Sebaliknya, mereka berdiri di luar melontarkan berbagai hinaan ke kepala petugas keamanan Capitol Jenderal Winfield Scott. Pengamat di TKP saat itu menggambarkan kerumunan itu sebagai “sekam yang mudah terbakar” dengan “revolusi” di benak mereka.

Akhir bulan itu, Lincoln menerima ancaman pembunuhan dalam perjalanan menuju pelantikannya. Saat dia berangkat menggunakan kereta api menuju Washington, DC, kepala Dinas Rahasia Allan Pinkerton dan beberapa mata-mata mengungkap sebuah rencana, yang berasal dari Baltimore, untuk membunuh Lincoln.

Abraham Lincoln

“Pinkerton pergi ke Baltimore dengan tim mata-mata dan mereka berpura-pura menjadi pembenci Lincoln dan mendapatkan semua informasi terkait rencana itu, kemudian menyampaikan kepada Lincoln dan rombongannya,” jelas Widmer, penulis buku terkait rencana tersebut berjudul Lincoln on the Verge: Thirteen Days to Washington kepada TIME.
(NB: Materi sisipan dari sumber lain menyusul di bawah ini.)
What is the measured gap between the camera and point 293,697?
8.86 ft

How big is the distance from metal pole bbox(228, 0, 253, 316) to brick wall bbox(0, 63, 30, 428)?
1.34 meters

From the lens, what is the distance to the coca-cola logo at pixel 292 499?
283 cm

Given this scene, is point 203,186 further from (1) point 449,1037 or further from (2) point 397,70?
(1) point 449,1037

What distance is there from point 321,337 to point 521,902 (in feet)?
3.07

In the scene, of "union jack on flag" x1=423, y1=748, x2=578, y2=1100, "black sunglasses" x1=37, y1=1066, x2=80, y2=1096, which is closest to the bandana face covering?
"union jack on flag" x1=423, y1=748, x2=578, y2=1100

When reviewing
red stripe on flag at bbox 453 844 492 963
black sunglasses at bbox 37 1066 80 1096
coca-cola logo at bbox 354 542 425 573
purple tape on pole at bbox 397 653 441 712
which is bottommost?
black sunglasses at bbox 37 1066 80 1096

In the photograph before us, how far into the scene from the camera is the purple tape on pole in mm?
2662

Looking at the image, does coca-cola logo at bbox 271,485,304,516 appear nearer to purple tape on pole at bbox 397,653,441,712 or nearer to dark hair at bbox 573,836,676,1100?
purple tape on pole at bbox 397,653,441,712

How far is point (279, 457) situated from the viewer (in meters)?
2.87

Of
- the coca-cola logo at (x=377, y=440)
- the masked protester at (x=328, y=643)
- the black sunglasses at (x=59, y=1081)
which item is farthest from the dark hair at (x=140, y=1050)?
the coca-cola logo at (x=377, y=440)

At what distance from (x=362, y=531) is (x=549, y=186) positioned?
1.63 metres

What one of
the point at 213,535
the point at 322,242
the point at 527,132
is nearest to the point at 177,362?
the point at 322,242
“Itu didanai dengan sangat baik. Kami tidak sepenuhnya tahu apakah pemerintah Konfederasi baru berada di belakangnya; ada jalan yang menarik tapi tidak konklusif.”

Di tengah malam pada malam terakhir perjalanan Lincoln, detektif mengawalnya ke stasiun transit yang aman sehingga dapat melanjutkan perjalanan ke DC, dan dia tiba dengan selamat, sehingga pengambilan sumpah pada 4 Maret 1861 dapat berlangsung.

Melihat ke belakang saat Lincoln lolos dari bahaya, kurang dari sepekan setelah serangan massa di US Capitol, Widmer berkata “Rasanya sangat mirip (dengan 6 Januari 2021).”

“Seperti pada tahun 1861, Anda memiliki perasaan sebuah negara yang terbelah, saat itu benar-benar sebuah wilayah yang menarik diri dari bagian lain negara itu dan tujuh negara bagian telah memisahkan diri bahkan sebelum Lincoln tiba di Washington,” katanya.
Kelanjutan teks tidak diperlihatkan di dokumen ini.